### WHAT TO DO
Print exactly the lines from the one containing "How large is" through the last line of the listing, both included.

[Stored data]

○ ○ ○ ○

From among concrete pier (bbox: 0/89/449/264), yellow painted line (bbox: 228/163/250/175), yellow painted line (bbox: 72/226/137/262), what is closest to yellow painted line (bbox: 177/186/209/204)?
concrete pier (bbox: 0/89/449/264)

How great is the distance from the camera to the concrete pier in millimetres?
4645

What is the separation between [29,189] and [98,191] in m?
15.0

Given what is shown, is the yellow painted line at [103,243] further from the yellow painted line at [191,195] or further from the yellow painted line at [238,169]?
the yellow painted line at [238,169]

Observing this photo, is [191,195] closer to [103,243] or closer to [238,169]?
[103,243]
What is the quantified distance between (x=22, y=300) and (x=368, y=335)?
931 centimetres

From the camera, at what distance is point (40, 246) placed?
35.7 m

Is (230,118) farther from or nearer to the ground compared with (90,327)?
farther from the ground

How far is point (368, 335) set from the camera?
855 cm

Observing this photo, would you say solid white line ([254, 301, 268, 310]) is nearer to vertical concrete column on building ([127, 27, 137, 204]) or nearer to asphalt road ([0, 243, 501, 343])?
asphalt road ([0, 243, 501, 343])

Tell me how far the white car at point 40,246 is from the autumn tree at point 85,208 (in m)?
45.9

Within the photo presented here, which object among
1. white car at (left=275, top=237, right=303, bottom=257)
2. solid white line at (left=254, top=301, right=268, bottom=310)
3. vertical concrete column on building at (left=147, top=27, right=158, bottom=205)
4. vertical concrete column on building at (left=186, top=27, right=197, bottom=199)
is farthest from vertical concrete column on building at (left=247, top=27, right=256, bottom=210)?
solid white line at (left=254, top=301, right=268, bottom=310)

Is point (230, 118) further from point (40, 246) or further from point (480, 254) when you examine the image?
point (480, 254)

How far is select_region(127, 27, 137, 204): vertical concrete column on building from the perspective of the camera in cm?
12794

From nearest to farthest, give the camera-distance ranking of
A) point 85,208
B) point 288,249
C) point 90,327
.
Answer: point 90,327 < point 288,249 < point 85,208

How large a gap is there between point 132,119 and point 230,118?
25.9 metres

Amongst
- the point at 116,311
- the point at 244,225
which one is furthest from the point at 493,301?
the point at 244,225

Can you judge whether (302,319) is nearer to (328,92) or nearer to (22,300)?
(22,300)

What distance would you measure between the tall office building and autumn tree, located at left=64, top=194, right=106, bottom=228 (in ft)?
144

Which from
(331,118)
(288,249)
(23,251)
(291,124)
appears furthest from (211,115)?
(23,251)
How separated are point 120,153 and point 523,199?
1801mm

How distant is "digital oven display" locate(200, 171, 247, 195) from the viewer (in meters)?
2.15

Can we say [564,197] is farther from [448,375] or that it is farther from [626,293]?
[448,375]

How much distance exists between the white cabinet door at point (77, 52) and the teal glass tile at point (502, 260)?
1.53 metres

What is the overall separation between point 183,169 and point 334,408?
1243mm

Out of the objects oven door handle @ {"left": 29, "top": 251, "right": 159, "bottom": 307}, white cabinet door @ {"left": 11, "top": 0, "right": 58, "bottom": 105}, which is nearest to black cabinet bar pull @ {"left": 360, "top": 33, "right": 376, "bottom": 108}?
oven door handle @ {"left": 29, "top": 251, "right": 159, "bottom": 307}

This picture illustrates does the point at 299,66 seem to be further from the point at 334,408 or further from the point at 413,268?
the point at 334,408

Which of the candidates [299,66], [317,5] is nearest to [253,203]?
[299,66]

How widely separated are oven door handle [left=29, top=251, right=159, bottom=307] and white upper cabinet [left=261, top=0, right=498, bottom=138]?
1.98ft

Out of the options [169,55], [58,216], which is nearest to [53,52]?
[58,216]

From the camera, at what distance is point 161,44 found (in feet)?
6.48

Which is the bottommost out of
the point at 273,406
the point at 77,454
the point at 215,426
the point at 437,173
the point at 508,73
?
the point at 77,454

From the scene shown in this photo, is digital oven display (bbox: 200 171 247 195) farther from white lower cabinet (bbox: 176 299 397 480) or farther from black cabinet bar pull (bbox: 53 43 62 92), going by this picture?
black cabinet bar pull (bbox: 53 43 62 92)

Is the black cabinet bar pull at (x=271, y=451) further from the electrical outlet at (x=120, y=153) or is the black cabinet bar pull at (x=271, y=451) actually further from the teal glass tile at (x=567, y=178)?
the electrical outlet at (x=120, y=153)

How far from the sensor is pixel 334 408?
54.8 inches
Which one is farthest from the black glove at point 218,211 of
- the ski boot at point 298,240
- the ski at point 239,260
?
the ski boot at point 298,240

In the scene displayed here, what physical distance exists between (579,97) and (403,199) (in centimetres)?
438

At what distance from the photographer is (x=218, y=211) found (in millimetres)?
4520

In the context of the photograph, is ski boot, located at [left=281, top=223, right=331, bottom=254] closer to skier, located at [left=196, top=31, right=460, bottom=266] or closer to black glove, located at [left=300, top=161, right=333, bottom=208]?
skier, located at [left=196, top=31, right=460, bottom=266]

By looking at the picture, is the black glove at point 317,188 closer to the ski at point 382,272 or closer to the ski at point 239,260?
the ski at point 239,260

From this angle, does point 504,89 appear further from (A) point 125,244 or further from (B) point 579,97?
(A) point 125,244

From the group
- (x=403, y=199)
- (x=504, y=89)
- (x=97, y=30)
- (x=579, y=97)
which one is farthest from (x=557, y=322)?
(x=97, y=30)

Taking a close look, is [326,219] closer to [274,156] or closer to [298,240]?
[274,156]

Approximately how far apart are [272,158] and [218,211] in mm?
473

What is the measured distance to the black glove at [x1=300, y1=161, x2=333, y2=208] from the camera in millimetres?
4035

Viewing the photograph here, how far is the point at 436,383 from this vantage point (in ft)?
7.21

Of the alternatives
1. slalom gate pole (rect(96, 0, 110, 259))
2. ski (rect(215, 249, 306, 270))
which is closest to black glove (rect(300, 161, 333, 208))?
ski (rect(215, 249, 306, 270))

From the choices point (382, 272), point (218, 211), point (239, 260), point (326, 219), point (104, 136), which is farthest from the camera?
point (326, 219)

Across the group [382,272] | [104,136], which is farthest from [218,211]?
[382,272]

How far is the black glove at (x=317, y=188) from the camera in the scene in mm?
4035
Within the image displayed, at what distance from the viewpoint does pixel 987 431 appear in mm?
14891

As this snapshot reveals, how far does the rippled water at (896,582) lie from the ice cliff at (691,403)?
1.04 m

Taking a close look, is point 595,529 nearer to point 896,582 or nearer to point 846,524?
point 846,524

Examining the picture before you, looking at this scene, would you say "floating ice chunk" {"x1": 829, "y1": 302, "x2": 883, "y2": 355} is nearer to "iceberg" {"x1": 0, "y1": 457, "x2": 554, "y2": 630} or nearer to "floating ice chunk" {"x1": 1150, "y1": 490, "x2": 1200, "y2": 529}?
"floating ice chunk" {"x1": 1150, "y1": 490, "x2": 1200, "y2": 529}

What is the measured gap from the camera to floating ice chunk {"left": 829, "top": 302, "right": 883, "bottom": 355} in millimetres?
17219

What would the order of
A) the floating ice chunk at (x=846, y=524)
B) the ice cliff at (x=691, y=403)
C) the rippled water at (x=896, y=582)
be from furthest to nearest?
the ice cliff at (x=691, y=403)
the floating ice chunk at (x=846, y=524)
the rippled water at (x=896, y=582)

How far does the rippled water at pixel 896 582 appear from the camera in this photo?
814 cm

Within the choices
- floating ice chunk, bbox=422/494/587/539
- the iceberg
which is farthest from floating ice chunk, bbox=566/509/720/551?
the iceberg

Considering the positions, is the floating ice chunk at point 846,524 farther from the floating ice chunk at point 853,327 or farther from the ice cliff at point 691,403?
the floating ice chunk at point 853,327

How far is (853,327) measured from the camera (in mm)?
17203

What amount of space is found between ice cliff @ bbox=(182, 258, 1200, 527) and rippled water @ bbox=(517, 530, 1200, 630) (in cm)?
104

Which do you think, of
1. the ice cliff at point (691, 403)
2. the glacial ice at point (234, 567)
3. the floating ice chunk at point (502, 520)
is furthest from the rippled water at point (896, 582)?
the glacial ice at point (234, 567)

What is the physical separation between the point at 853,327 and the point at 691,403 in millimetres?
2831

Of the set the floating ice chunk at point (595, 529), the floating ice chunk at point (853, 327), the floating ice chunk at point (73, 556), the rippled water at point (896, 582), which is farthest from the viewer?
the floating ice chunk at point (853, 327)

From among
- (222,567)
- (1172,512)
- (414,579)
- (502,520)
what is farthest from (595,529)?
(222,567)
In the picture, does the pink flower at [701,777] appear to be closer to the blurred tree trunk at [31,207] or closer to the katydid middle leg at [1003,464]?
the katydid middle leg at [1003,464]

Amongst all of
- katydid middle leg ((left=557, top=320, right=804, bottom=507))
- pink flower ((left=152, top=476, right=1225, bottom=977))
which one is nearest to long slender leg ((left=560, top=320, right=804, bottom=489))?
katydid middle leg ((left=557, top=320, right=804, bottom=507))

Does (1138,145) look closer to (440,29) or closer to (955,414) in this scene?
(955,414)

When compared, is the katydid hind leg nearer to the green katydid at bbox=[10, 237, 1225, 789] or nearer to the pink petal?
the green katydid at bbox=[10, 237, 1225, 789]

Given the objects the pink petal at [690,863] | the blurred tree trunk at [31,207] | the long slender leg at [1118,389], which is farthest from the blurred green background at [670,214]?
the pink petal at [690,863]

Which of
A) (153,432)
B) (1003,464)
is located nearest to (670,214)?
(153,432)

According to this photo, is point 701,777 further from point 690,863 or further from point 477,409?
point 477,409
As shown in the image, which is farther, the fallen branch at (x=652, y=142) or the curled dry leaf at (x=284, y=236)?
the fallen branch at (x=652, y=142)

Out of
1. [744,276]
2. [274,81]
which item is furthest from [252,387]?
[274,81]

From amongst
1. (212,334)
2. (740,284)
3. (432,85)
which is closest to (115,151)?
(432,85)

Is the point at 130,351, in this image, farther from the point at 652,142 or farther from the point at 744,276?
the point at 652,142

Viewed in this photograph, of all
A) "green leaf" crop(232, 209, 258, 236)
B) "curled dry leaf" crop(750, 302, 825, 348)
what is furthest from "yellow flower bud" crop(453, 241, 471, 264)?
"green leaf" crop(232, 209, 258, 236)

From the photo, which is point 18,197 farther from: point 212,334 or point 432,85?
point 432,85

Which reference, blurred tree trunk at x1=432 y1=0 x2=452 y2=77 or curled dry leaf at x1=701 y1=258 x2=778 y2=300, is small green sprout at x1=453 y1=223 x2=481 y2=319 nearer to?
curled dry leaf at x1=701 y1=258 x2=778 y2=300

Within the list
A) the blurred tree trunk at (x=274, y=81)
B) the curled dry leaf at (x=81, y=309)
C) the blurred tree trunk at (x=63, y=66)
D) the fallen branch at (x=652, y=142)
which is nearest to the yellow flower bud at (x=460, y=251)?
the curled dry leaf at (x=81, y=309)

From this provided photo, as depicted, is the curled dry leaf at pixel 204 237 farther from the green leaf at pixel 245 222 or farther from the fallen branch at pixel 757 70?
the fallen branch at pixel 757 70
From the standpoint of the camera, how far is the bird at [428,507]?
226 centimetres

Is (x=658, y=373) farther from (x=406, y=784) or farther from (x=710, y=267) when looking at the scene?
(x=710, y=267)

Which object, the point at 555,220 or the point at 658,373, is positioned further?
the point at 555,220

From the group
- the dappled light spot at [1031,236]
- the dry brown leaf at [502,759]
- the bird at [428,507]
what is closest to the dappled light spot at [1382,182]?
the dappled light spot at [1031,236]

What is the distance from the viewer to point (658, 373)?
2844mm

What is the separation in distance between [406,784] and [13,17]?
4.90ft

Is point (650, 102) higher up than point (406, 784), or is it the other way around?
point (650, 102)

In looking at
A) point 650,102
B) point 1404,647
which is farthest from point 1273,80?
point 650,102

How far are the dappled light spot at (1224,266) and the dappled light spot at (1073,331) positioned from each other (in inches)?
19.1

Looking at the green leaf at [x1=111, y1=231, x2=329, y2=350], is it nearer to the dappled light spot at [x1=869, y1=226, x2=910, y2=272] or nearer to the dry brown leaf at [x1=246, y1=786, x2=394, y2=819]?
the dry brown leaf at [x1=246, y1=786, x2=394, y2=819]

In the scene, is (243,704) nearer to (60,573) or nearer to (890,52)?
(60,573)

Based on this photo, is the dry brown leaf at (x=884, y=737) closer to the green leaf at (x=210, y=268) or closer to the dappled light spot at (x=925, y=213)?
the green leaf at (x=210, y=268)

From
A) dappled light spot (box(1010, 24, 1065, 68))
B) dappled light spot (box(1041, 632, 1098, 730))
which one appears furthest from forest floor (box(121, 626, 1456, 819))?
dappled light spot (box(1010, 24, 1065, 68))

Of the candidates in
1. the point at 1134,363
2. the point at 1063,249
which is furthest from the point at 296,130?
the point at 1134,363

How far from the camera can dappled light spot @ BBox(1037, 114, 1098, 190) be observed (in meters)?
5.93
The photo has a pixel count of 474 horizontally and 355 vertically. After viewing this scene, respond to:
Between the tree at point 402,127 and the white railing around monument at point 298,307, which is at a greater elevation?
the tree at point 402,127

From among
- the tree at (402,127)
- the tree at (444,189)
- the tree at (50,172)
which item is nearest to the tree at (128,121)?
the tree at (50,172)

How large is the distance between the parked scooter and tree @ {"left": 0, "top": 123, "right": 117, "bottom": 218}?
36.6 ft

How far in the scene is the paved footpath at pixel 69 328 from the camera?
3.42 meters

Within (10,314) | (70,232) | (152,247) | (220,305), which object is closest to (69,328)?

○ ○ ○ ○

### RESPONSE TO THIS EXERCISE
How large is the distance between the parked scooter and tree @ {"left": 0, "top": 123, "right": 117, "bottom": 218}?
36.6 ft

How far in the scene is the paved footpath at pixel 69 328 from the camera?
3.42 meters

Within (10,314) | (70,232) | (152,247) | (220,305), which object is closest to (69,328)?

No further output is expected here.